Government Unveils Draft E-Commerce Standards, Retail News, ET Retail
Meanwhile, the government plans to come up with a national e-commerce policy to facilitate the overall growth of the sector.
Among the key guidelines, e-commerce companies will also be required to ensure that customers’ personally identifiable information is protected.
“This collection, storage and use of data is in accordance with the provisions of the 2008 Information Technology (Amendment) Act,” the ministry said.
Other than that, e-commerce businesses should be a registered legal entity under Indian laws and should submit a self-declaration to the ministry stating that they are complying with the guidelines.
The proposed rules emphasized that a promoter or key executive should not have been convicted of a criminal offense punishable by up to five years in prison.
Businesses must also comply with the provisions of the IT Rules 2011. They are also required to post information on their websites about vendors providing goods and services.
The industry said it was still studying the broad outlines of the guidelines.
“We are evaluating the draft guidelines and look forward to participating in the deliberations to help finalize an operational framework,” a Snapdeal spokesperson said in a statement.
The spokesperson said this would allow the industry to offer a high level of consumer protection at every stage of an e-commerce transaction.
Flipkart and the Amazon India spokesperson said the company is still reviewing the draft guidelines.
LocalCircles social community founder Sachin Taparia said consumers are currently struggling to hold e-commerce businesses accountable for counterfeit products as platforms do not disclose seller details or terms and conditions. . These guidelines, if implemented, will change that.

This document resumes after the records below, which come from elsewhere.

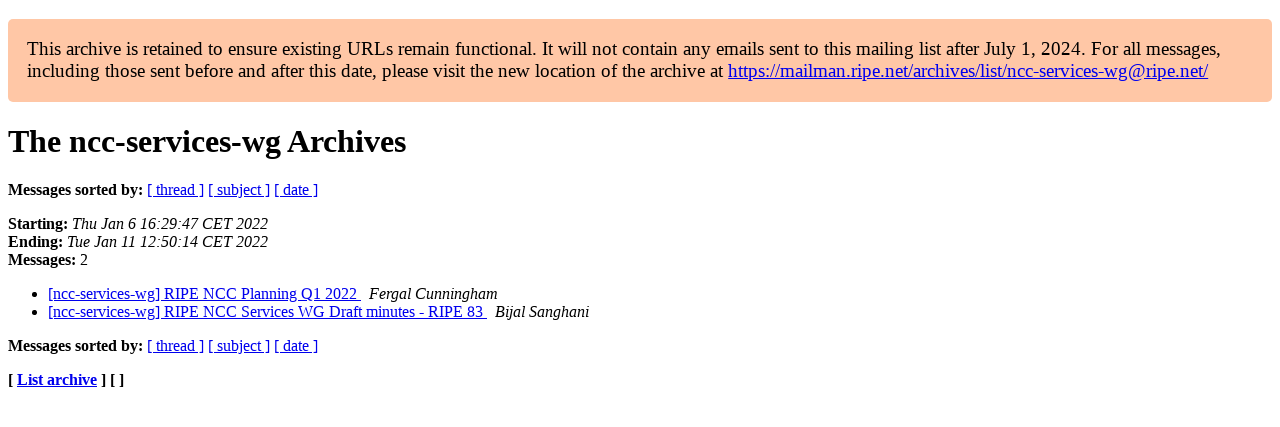

--- FILE ---
content_type: text/html
request_url: https://www.ripe.net/ripe/mail/archives/ncc-services-wg/2022-January/author.html
body_size: 713
content:
<!DOCTYPE html>

<html xmlns="http://www.w3.org/1999/xhtml">
<head>
<meta charset="utf-8"/>
<meta content="width=device-width, initial-scale=1.0" name="viewport"/>
<title>The ncc-services-wg January 2022 Archives by author — RIPE Network Coordination Centre</title>





















<meta content="noindex,follow" name="robots"/>
</head>
<body>


<main class="container-fluid">
<div class="container box-shadow clearfix" id="portal-columns">


<div class="col-md-12" id="portal-column-content">

<div id="content">
<div>
<div id="external">


<p style="background:#ffc7a6;padding:1em;border-radius:5px;font-size:larger;">This archive is retained to ensure existing URLs remain functional. It will not contain any emails sent to this mailing list after July 1, 2024. For all messages, including those sent before and after this date, please visit the new location of the archive at <a href="https://mailman.ripe.net/archives/list/ncc-services-wg@ripe.net/">https://mailman.ripe.net/archives/list/ncc-services-wg@ripe.net/</a></p><h1 name="start">The ncc-services-wg Archives</h1>
<p><strong>Messages sorted by:</strong> <a href="thread.html#start">[ thread ]</a> <a href="subject.html#start">[ subject ]</a> <a href="date.html#start">[ date ]</a></p>
<p>
<strong>Starting:</strong> <i>Thu Jan  6 16:29:47 CET 2022</i><br/>
<strong>Ending:</strong> <i>Tue Jan 11 12:50:14 CET 2022</i><br/>
<strong>Messages:</strong> 2
                </p>
<ul>
<li><a href="003520.html">[ncc-services-wg] RIPE NCC Planning Q1 2022
</a><a name="3520"> </a>
<i>Fergal Cunningham
</i>
<li><a href="003519.html">[ncc-services-wg] RIPE NCC Services WG Draft minutes - RIPE 83
</a><a name="3519"> </a>
<i>Bijal Sanghani
</i>
</li></li></ul>
<p><strong>Messages sorted by:</strong> <a href="thread.html#start">[ thread ]</a> <a href="subject.html#start">[ subject ]</a> <a href="date.html#start">[ date ]</a></p>
<p><strong>[ <a href="../">List archive</a> ] [  ]</strong></p>

</div>
</div>
</div>

</div>
</div>
</main>

</body>
</html>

“The key areas that have been covered by the rules include preventing price influences, combating counterfeiting, improving the integrity of reviews as well as increasing the transparency of conditions that e-commerce has. with sellers and the disclosure of information about sellers, âhe added.
The draft guidelines state that e-commerce companies must not directly or indirectly influence the price of goods or services and âmaintain a level playing fieldâ.

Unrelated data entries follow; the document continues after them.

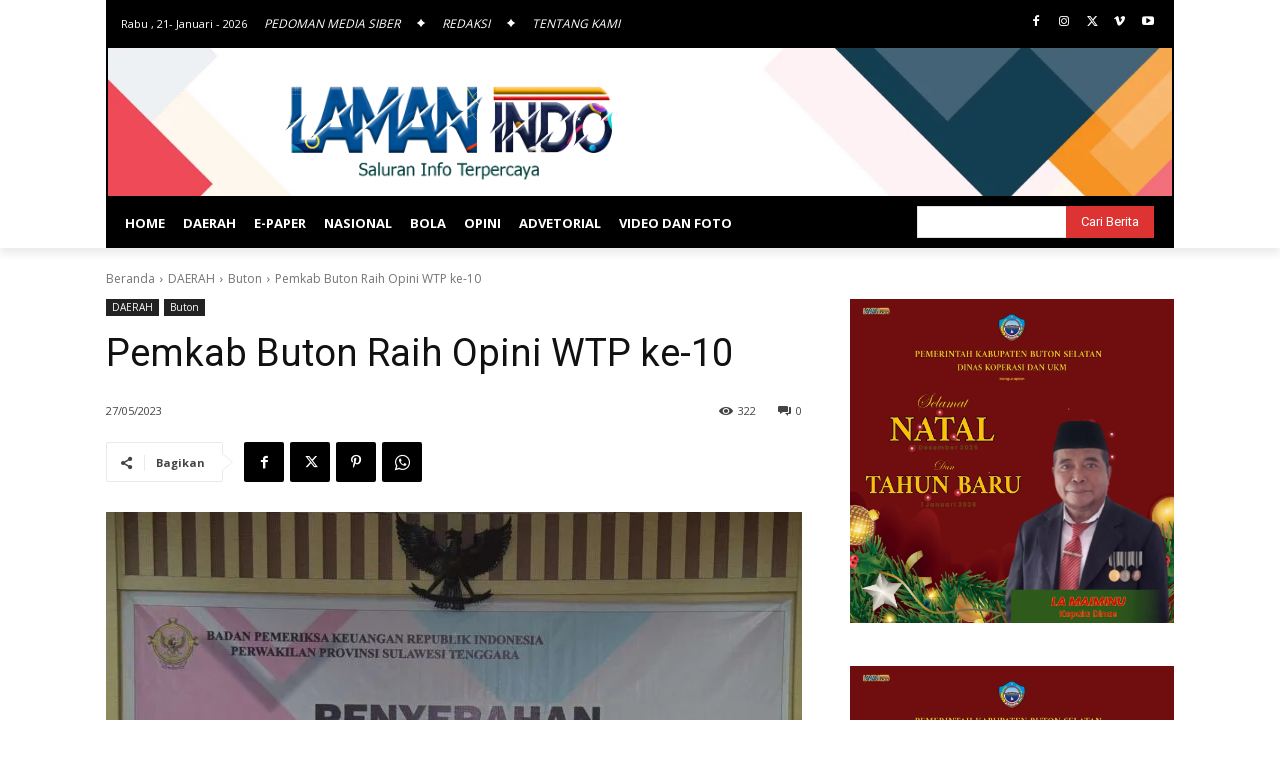

--- FILE ---
content_type: text/html; charset=utf-8
request_url: https://www.google.com/recaptcha/api2/aframe
body_size: 265
content:
<!DOCTYPE HTML><html><head><meta http-equiv="content-type" content="text/html; charset=UTF-8"></head><body><script nonce="2pv0yfBD2S1RsC0Ir7MFgQ">/** Anti-fraud and anti-abuse applications only. See google.com/recaptcha */ try{var clients={'sodar':'https://pagead2.googlesyndication.com/pagead/sodar?'};window.addEventListener("message",function(a){try{if(a.source===window.parent){var b=JSON.parse(a.data);var c=clients[b['id']];if(c){var d=document.createElement('img');d.src=c+b['params']+'&rc='+(localStorage.getItem("rc::a")?sessionStorage.getItem("rc::b"):"");window.document.body.appendChild(d);sessionStorage.setItem("rc::e",parseInt(sessionStorage.getItem("rc::e")||0)+1);localStorage.setItem("rc::h",'1768970850280');}}}catch(b){}});window.parent.postMessage("_grecaptcha_ready", "*");}catch(b){}</script></body></html>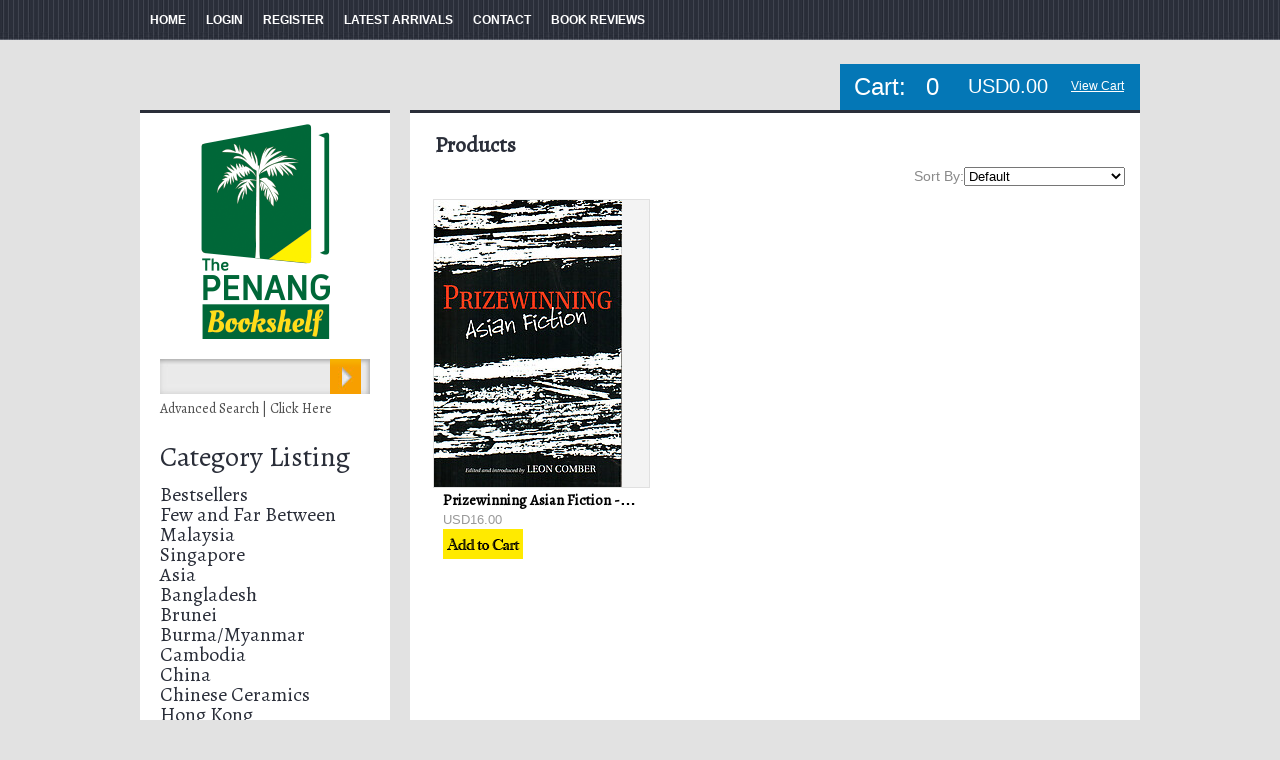

--- FILE ---
content_type: text/css
request_url: https://penangbookshelf.com/layoutproductlisting_2.css?time=17:49:42
body_size: 202
content:
#new_product_listing {display:inline-block;width:700px;font-size:0;}
.new_product {width:215px;display:inline-block;vertical-align:top;padding:0px 0px 0px 0px;margin:5px 8px 5px 8px;*display:inline;border-style:solid;border-width:0px;}
.product_pic_container {width:215px;border-width:1px;border-style:solid;overflow:hidden;height:287px;}
.product_pic_container img {max-width:215px;}
.main_cat_title {width:680px;}
.cat_img img {max-width:155px;}
.cat_img {width:155px;border-width:0px;border-style:solid;overflow:hidden;height:120px;}
.main_cat_list {display:inline-block;width:700px;font-size:0;}
.cat_list {width:155px;display:inline-block;vertical-align:top;padding:5px 5px 5px 5px;margin:5px 5px 5px 5px;*display:inline;border-style:solid;border-width:0px;}
.product_pic_container img {max-width:215px;}
.product_pic_container {width:215px;border-width:1px;border-style:solid;overflow:hidden;height:287px;}
#cat_product_listing {display:inline-block;width:700px;font-size:0;}
.cat_product {width:215px;display:inline-block;vertical-align:top;padding:0px 0px 0px 0px;margin:5px 8px 5px 8px;*display:inline;border-style:solid;border-width:0px;}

Businesses should not adopt unfair methods, falsely portray themselves as consumers, publish reviews of goods and services on their behalf, or exaggerate the quality of goods and services.
To ensure the transparency of transactions, companies are required to display the terms of the contract between themselves and the seller in order to allow consumers to make informed decisions.

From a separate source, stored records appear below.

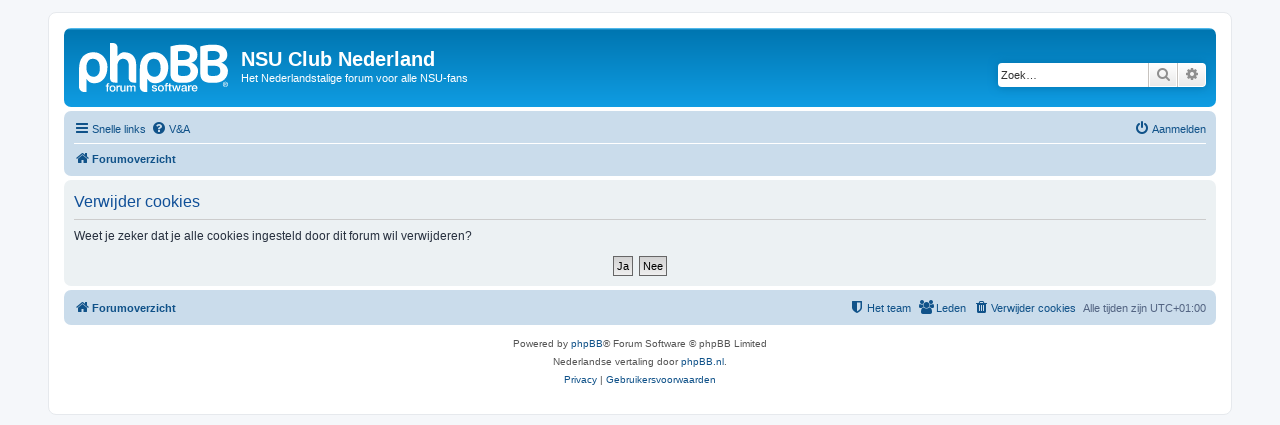

--- FILE ---
content_type: text/css
request_url: https://forum.nsu.nl/ext/phpbbgallery/core/styles/prosilver/theme/gallery.css?assets_version=9
body_size: 1185
content:
.gallery-icon, .gallery-icon a {
	background: none top left no-repeat;
}

ul.profile-icons li.gallery-icon {
	width: 20px; height: 20px;
}

.gallery-icon, .gallery-icon a {
	background-image: url("./images/icon_contact_gallery.gif");
}

h2.invade-linklist {
	margin-top: -20px;
}

.rtl .icon-gallery {
	background-position: 100% 50%;
	padding: 1px 17px 0 0;
}

fieldset.gallery dd.simulate-dt label {
	margin-left:	0;
	float:			left;
	font-weight:	bold;
	text-align:		left;
	color:			#425067;
}

.rtl fieldset.gallery dd.simulate-dt label {
	text-align:		right;
}

fieldset.gallery dl:hover dd.simulate-dt label {
	color:			#000000;
}

fieldset.gallery dt.simulate-dt {
	width:			22em;
}

fieldset.gallery dt.first {
	min-height:		16em;
}

fieldset.gallery dd.simulate-dt {
	margin-left:	0;
	float:			left;
}

fieldset.gallery dd.simulate-dd {
	margin-left:	35em;
}

fieldset.gallery #format-buttons {
	margin-top: 0;
}

fieldset.gallery input.readonly, fieldset.gallery textarea.readonly {
	background: #DCDCDC;
}

dd.g_lastimage {
	padding-left: 5px;
	width: 30%;
}

dd.g_moderation {
	width: 35%;
}

dd.g_rating, dd.g_comments {
	width: 12%;
	text-align: center;
	font-size: 1.1em;
}

dd.g_status {
	width: 15%;
	text-align: center;
	font-size: 1.1em;
}

span.reported-images-number {
	color: red;
}

.g_unapproved {
	background: 100% 0 no-repeat url("./images/icon_gallery_unapproved.gif");
}

.g_locked {
	background: 100% 0 no-repeat url("./images/icon_gallery_locked.gif");
}

.g_reported {
	background: 100% 0 no-repeat url("./images/icon_gallery_reported.gif");
}

input.autowidth-gallery {
	width: 96%;
	max-width: 186px;
}

.polaroid img {
	max-height: 120px;
	min-height: 120px;
	max-width: 220px;
}

.polaroid
{
	width: 242px;
/*
---------------------------------------------------------------------------
-You can add a white (#FFFFFF) or black (#000000) background for Polaroid-
-Remove the slashes and asterisks in the line for the background you want-
-For a different background also change the color code-
---------------------------------------------------------------------------
*/
/*	background: #FFFFFF; */
/*	background: #000000; */
	display: block;
	float: left;
	margin: 9px;
	padding: 10px;
	text-align: center;
	text-decoration: none;
	box-shadow: 0 4px 6px rgba(0, 0, 0, .3);
	transition: all .15s linear;
	border: 1px solid #EFEFEF;
}

.image_unapproved
{
	display: inline-block !important;
	background: transparent none 0 0 no-repeat;
	margin: 0;
	padding: 0;
	width: 0;
	height: 0;
	overflow: hidden;
	background-image: url("./images/icon_topic_unapproved.png");
	padding-left: 16px;
	padding-top: 14px;
	float: right;
}

.image_locked
{
	display: inline-block !important;
	background: transparent none 0 0 no-repeat;
	margin: 0;
	padding: 0;
	width: 0;
	height: 0;
	overflow: hidden;
	background-image: url("./images/lock.png");
	padding-left: 16px;
	padding-top: 14px;
	float: right;
}

.image_prev_image
{
	float: left; 
	text-align: left; 
	max-width: 48%;
	clip-path: url(#left_arrow);
}

.image_next_image
{
	float: right; 
	text-align: right; 
	max-width: 48%;
	clip-path: url(#right_arrow);
}

.postbody_album {
	text-align:center;
}

.postbody_album img.postimage {
	margin: 10px auto 10px auto;
	max-width: 100%;
	-webkit-box-sizing: border-box;
	-moz-box-sizing: border-box;
	box-sizing: border-box;
}

.trophy-container
{
	position: relative;
	float: right;
	margin-left: -100%;
	font-size: 3em;
	color: #f2f2f2;
	top: -20px;
	left: -10px;
}

.trophy-icon
{
	margin-left: -22px;
	margin-top: -6px;
	display: inline-block;
	font-weight: normal;
	font-style: normal;
	font-variant: normal;
	font-family: FontAwesome;
	font-size: 2em;
	line-height: 1;
	text-rendering: auto;
	-webkit-font-smoothing: antialiased;
	-moz-osx-font-smoothing: grayscale;
	text-shadow: 1px 1px 1px #b7b7b7;
}

.trophy-text
{
	font-size: 0.8em;
}

.trophy-color-1
{
	color: #FFD700;
}

.trophy-color-2
{
	color: silver;
}

.trophy-color-3
{
	color: #CD7f32;
}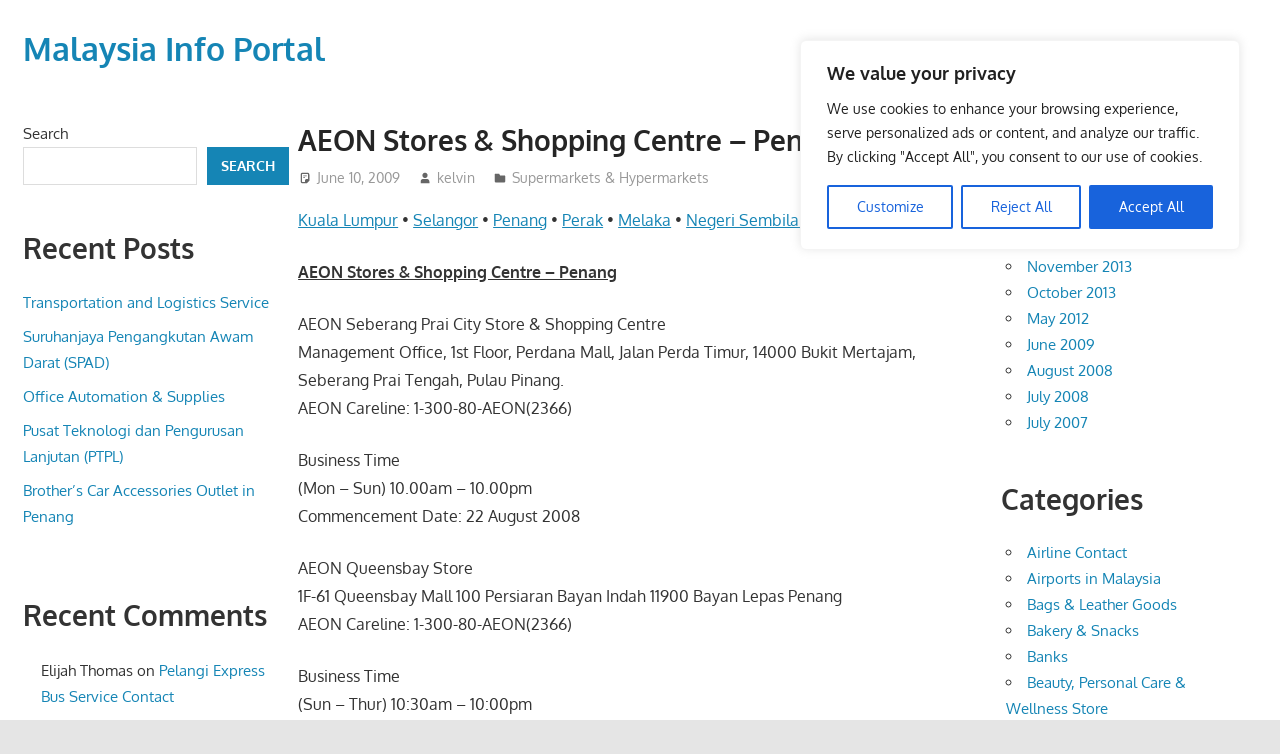

--- FILE ---
content_type: text/html; charset=utf-8
request_url: https://www.google.com/recaptcha/api2/aframe
body_size: 267
content:
<!DOCTYPE HTML><html><head><meta http-equiv="content-type" content="text/html; charset=UTF-8"></head><body><script nonce="3r0DGSbGEmyP5G1ISMyQww">/** Anti-fraud and anti-abuse applications only. See google.com/recaptcha */ try{var clients={'sodar':'https://pagead2.googlesyndication.com/pagead/sodar?'};window.addEventListener("message",function(a){try{if(a.source===window.parent){var b=JSON.parse(a.data);var c=clients[b['id']];if(c){var d=document.createElement('img');d.src=c+b['params']+'&rc='+(localStorage.getItem("rc::a")?sessionStorage.getItem("rc::b"):"");window.document.body.appendChild(d);sessionStorage.setItem("rc::e",parseInt(sessionStorage.getItem("rc::e")||0)+1);localStorage.setItem("rc::h",'1769136701120');}}}catch(b){}});window.parent.postMessage("_grecaptcha_ready", "*");}catch(b){}</script></body></html>

--- FILE ---
content_type: application/javascript; charset=utf-8
request_url: https://fundingchoicesmessages.google.com/f/AGSKWxXVAW33AKF69sZVz7EUrD8qle_XImW8hm6eAoFBu-HtW-e7qeGHFUNYCKpUYaGLufQ7HgMxjpHf69cOaQOaK91RI4Lb6-YofbKeF-Iq-gz1hxlz5cBWcCtEC2qoG5QgelnGqcgCKJIeDC-5tmfLMvTFdOJfbeaDqEQkrVb8-gYxEMTfO_JqCis5NiTX/_/adbridg./468x60_/advert1./popad-/ads/?QAPS_
body_size: -1288
content:
window['6b82846e-6ee2-4c79-8e57-87542175bb78'] = true;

They must also mention the safety and health information of the goods and services advertised for sale and give information on the methods of payment.
Companies are required to make all payments related to accepted customer refund requests within a maximum of 14 days.
Regarding seller liability, the standards proposed that sellers display the total price as well as the retail price of goods or services, including charges such as delivery, shipping and taxes.
They must also comply with the mandatory display requirements in accordance with the 2017 Legal Metrology (Amendment) Rules for prepackaged products.
They should also provide mandatory safety and health care warnings and shelf life that a consumer would get at any physical point of sale. These companies are also offered to be held liable for any warranty / guarantee obligation for the goods and services sold.
The draft guidelines provided for each e-commerce entity to publish on its website the name of the grievance officer and contact details as well as the mechanism by which users can notify their complaints about products and services. The grievance officer must resolve complaints within one month of the date of receipt of the complaint, he said.
The move comes even as the government tightened standards for e-commerce companies with foreign investment earlier this year.
The e-commerce sector in India has experienced explosive growth fueled by the increase in the number of online users, the growing penetration of smartphones and the growing popularity of social media platforms.
According to a Morgan Stanley report from February 2019, India adds one Internet user every three seconds and India’s e-commerce sector is expected to reach $ 230 billion by 2028, accounting for 10% of Indian retail trade.